## GIVEN TEXT
[start]

This article is part of our special report Electricity market reform: A European tour.
The capacity market in Poland has a so-called “green bonus”, which allows a two-year extension of the multiannual capacity contracts provided that a 450 kg CO2/MWh emission performance standard is met, says Maciej Burny.
Maciej Burny is Director for International Relations for Polish energy company PGE. He spoke on behalf of PKEE, the Polish Electricity Association.
The European Commission wants to reform capacity markets, arguing they slow down the transition to clean electricity in countries like Poland, which are heavily reliant on coal. However, the electricity sector in Poland has objected to the proposed reform. Why?
First of all, we are not against a market reform as a such. We see several opportunities in empowering consumers, codification of the EU state aid rules concerning the functioning of the capacity mechanisms, enhancing cooperation between DSOs and market-based renewables integration.
However, the revised Electricity Market Regulation should address not only future ambitions but the already existing pre-conditions as well. Therefore, we should find a fair balance between security of supply and environmental objectives. After a nearly two-year long notification process, the Commission has confirmed serious adequacy concerns which are expected to occur in the Polish energy system in the long-term perspective.
The adequate measure to address these concerns is a market-based and technology-neutral capacity market. Therefore, our concerns with the capacity markets reform are connected with three main issues.
- The first one is to treat all capacity mechanisms on equal basis – no exemptions and special treatment for strategic reserves in terms of the EPS 550 measure.
- The second key issue is to recognise the protection of the legitimate expectations, which means to exempt from the new Regulation contracts concluded before the entry into force of the new legislation.
- Last but not least, we would like to introduce an adequate transitional period for existing conventional assets –if the final investment decision was made before the entry into force of the Regulation an adequate 10-year transitional period should be applied. Our concerns are based on well-known legal principles such as non-discriminatory treatment of all capacity mechanisms and the legal certainty for investors.
Similar concerns were expressed by six other member states, namely: France, Italy, United Kingdom, Ireland, Hungary and Greece, which are applying various types of capacity mechanisms or are intending to do so. Thus, we are not the only ones, who see that further negotiations need to find a fair and balanced compromise.
Are capacity markets in Poland designed to support coal power generation?
The capacity market in Poland is designed in a technology-neutral, non-discriminatory way. The mechanism is open to all generation technologies, including Renewable Energy Sources (RES) and Demand-Side Response (DSR) technology.
Actually, technologies with lower emissions are given a preferential treatment. Due to our energy mix historically based on coal, support will also go to this form of generation to ensure security of supply, but we should avoid a stereotype that this mechanism is a subsidy dedicated to coal.
Can capacity markets in Poland help reduce greenhouse gas emissions?
One of the key principles of the Polish capacity market design is to incentivise investments in new low-emission capacity. This is implemented not only by the OCGT-based benchmark, but also by the so-called “green bonus”. This “green-bonus” allows a two-year extension of the multiannual capacity contract provided that a 450 kg CO2/MWh emission performance standard is met.

[end]

## INFORMATION SUPPLIED
[start]

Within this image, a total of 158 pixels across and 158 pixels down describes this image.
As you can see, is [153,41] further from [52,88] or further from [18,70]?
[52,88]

[end]

## WRITTEN REQUEST
Carry on the interview about Poland's capacity market from the point where it ends. The data comes from a separate source unrelated to the interview.

## ANSWER
This means that under the Polish capacity market, there is an additional incentive to invest in low-emitting assets such as the most efficient combined-cycle gas turbines (CCGT) power plants and renewables. This is way the capacity market in Poland provides energy utilities with funds to facilitate a smooth low-emission transition.
The Commission wants to encourage cross-border trade and electricity interconnections, saying more power trading will prevent countries from building unnecessary additional capacity. Does the Polish electricity sector support this objective?
In principle, we see that well-placed interconnectors may help to address some adequacy concerns.
However, the key issue is to first manage already existing congestions and the so-called loop-flows to increase tradable capacity on the existing interconnectors. Secondly, I would like to point out that there is no guarantee that the neighbouring countries would be able to provide supplies in the case of a regional system stress and that additional capacities will be available at any given time.
So there is a limit to reliance in electricity imports in times of scarcity.
Finally, we need to keep in mind that the Polish capacity market legislation provides specific rules for cross-border participation in the Polish capacity market.
Can capacity markets play a supporting role in the transition to a more European market for electricity? Or do they hinder this objective?
I would like to point out that a vast majority of the member states is already applying some sort of capacity mechanism. Some of them are applying multiple capacity mechanisms to address the same adequacy concern. For example, there are four support schemes addressing directly or indirectly adequacy concerns in Germany. Therefore, the capacity mechanisms are becoming more common than may be expected by external observers.
I would like to say that due to the common missing money and missing capacity concerns the capacity mechanisms are becoming an indispensable part of the European internal electricity market.
The key is to synchronise the way these mechanisms are designed to minimise possible distortion of competition between different European markets and this trend is visible in the new Electricity Market Design.
Also, introduction of scarcity pricing will be a key component which will help to integrate the EU market by minimising the extent to which capacity mechanisms will be indispensable.
The Polish electricity sector has complained about “double standards” when it comes to capacity markets in Europe, saying Germany in particular has benefitted from special treatment. Can you explain why?
The strategic reserve gains in the final text of the ITRE Committee opinion some regulatory preferences including exclusion from the emission performance standard at the level of 550 CO2 g/kWh. The 200 kg/kW per year emissions standard is not a real constraint for the already functioning, i.e. coal-based strategic reserves.
In simple terms, a lignite-fired plant in Germany may be supported, but the same plant in Poland may not – this is difficult to explain rationally from a climate protection perspective.
The board or Energa met on 3 September to decide on the fate of the Ostrołęka C coal plant project, often branded as Poland’s “last coal plant”. By the company’s own admission, the project is highly dependent on capacity mechanisms. What’s the status? Is Ostrołęka C still happening? Can a final decision be made before the reform of the EU electricity market is agreed?
The Polish Electricity Association does not comment on this specific project. For any information please refer directly to ENEA S.A. and ENERGA S.A. which are responsible for its development.